- TRECHO SELECIONADO
Coluna Pensar - Terça -feira, 17 de março de 2020
por Viviane Pereira (Lapidando Palavras)
“A única coisa que você leva da vida, é a vida que você leva”. A frase, do pensador gaúcho Aparício Torelly, com a qual o professor, filósofo e escritor dr. Mario Sergio Cortella revela gostar de terminar alguns livros, foi escolhida para abrir esse texto por trazer, em sua essência, muito do tema da entrevista que fala sobre a relação entre o propósito e a felicidade. “Essa é a condição de quem precisa e deseja ir numa força de vida que seja mais exuberante”, avisa Cortella. A Coluna Pensar, faz parte de um conjunto de leituras direcionadas ao aumento da conscientização sobre Saúde Sustentável, somando as incríveis histórias de mulheres que mudam o rumo da vida de tantos, através de ações e exemplos da Coluna Plural e as pitadas sobre nossas emoções da Coluna Farol.
Nessa conversa, o professor Cortella destaca como o propósito é o grande horizonte e o único aliado na busca por uma vida com mais felicidade, “porque não existe possibilidade de que se vá vivendo de modo robótico, automático”. Também explica, com exemplos, como a felicidade está ao alcance de todos e que para cultivá-la precisamos de ações cotidianas.

Viviane Pereira – Qual a ligação que existe entre propósito, felicidade, compaixão e ajuda ao próximo?
Mario Sergio Cortella – Se nós entendermos a felicidade como sendo uma vibração intensa da vida em alguns momentos, aquilo que mais permite que esses momentos tenham eclosão, que eles venham à tona, é exatamente que a gente tenha uma vida que sirva, e não uma vida que apenas se sirva; isto é, que a vida não se esgote dentro da própria pessoa, que seja capaz, acima de qualquer coisa, de se repartir.
Por isso, o propósito é um grande horizonte para fazer com que a vibração possível da vida em alguns momentos e com intensidade, que gera momentos de felicidade, que essa capacidade de se repartir se coloque exatamente nesse polo da força, que dando vitalidade à pessoa faz com que haja a construção do propósito.
Cada povo tem uma cultura e a felicidade pode ser influenciada pelo ambiente em que a pessoa está inserida. O brasileiro tem uma ligação forte com o propósito, o olhar amplificado para o próximo, para ter felicidade na sua vida?
Embora não dê para falar do brasileiro ou da brasileira de um modo genérico, porque nós somos muitos e variados, e de várias origens, ainda assim a gente identifica um pouco do que se chamaria de brasilidade, um crescimento maior da noção de propósito coletivo e não apenas a realização individual.

- REGISTROS DE DADOS
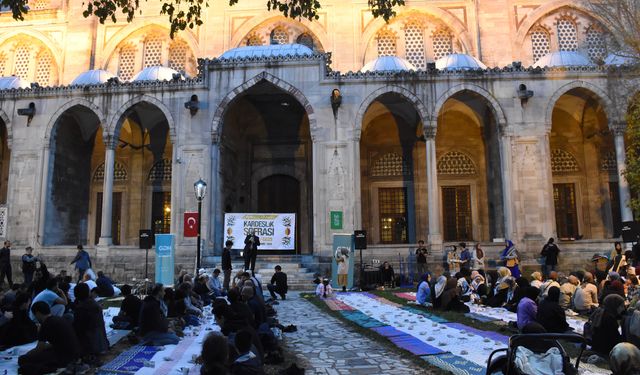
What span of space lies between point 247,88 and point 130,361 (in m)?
13.9

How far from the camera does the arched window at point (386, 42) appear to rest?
82.9 ft

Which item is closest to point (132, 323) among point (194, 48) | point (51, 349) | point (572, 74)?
point (51, 349)

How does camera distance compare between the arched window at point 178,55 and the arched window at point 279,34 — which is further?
the arched window at point 178,55

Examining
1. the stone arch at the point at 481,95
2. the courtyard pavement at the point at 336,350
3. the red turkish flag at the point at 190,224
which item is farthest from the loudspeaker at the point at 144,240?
the stone arch at the point at 481,95

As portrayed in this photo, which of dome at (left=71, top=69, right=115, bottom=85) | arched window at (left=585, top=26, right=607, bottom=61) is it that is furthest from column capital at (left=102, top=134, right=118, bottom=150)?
arched window at (left=585, top=26, right=607, bottom=61)

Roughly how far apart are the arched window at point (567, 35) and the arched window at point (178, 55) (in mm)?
18623

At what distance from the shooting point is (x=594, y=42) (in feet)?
81.1

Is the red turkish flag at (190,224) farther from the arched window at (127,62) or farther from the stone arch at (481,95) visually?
the arched window at (127,62)

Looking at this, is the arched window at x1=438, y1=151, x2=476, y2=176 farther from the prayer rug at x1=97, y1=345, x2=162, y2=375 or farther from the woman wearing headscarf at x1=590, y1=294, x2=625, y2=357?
the prayer rug at x1=97, y1=345, x2=162, y2=375

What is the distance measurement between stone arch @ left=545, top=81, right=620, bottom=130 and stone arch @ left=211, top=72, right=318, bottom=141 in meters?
8.48

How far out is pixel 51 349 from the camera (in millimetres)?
5711

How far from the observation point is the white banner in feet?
57.7

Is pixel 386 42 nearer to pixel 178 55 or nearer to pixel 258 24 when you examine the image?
pixel 258 24

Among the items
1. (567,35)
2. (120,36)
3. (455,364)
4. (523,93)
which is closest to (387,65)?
(523,93)
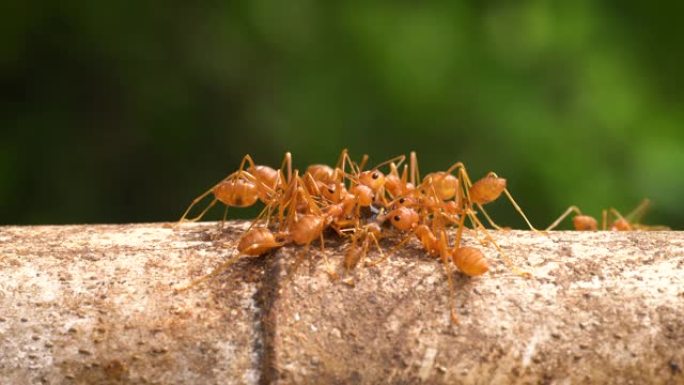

- TAREFAS DO EXERCÍCIO
1. Diga se cada afirmação concorda com o trecho sobre propósito e felicidade, respondendo sim ou não e citando as palavras exatas do trecho que decidem a resposta: (a) A frase que abre o texto é de Aparício Torelly. (b) Cortella afirma que a felicidade está reservada a poucas pessoas. (c) Cortella considera possível falar do brasileiro de modo genérico.
2. Continue o trecho sobre propósito e felicidade a partir do ponto em que ele termina.
O material não é necessário para resolver o exercício.

- RESPOSTAS POR TAREFA
1.
(a) Sim: "A frase, do pensador gaúcho Aparício Torelly".
(b) Não: "como a felicidade está ao alcance de todos".
(c) Não: "Embora não dê para falar do brasileiro ou da brasileira de um modo genérico".

2.
Ao final, esse mundo de intercomunicação, de interdependência e até de perturbações na nossa convivência no cotidiano vem trazendo essa possibilidade de uma urgência em que a gente como nação seja capaz de deixar de lado uma crença absolutamente perigosa, que é ‘cada um por si e Deus por todos’ e passe a adotar uma perspectiva unitária que é ‘um por todos e todos por um’. Embora isso não seja ainda uma marca expressiva, já temos uma trajetória nessa direção.
O professor falou do papel do propósito, que ele aumenta essa vibração intensa que é a felicidade. E o contrário: a pessoa que não encontrou o seu propósito ou que nem pensa nisso, não espera encontrar um propósito para sua vida, tem mais dificuldade para vivenciar felicidade?
Antônio Abujamra, um dos nossos maiores artistas na história, dizia algo para a gente não esquecer nunca: “A vida é tua, estrague-a como quiser”. Desse ponto de vista, o direito a estragar a própria vida com uma melancolia contínua, com uma incapacidade de empatia, com uma recusa à possibilidade de conexão com outras pessoas e, portanto, o estabelecimento de um propósito que ultrapasse a própria sobrevivência como mera sobrevivência, é uma escolha.
Há pessoas que têm dificuldades, turbulências, momentos complexos, mas não adotam a infelicidade como sendo a sua rota. Ao contrário até – mesmo em meio a toda turbulência, procuram elevar a si mesmas numa outra condição. Por isso, a infelicidade como trajetória, como modo contínuo, é também ela uma decisão. De novo, Abujamra: “A vida é tua, estrague-a como quiser ou como desejar”.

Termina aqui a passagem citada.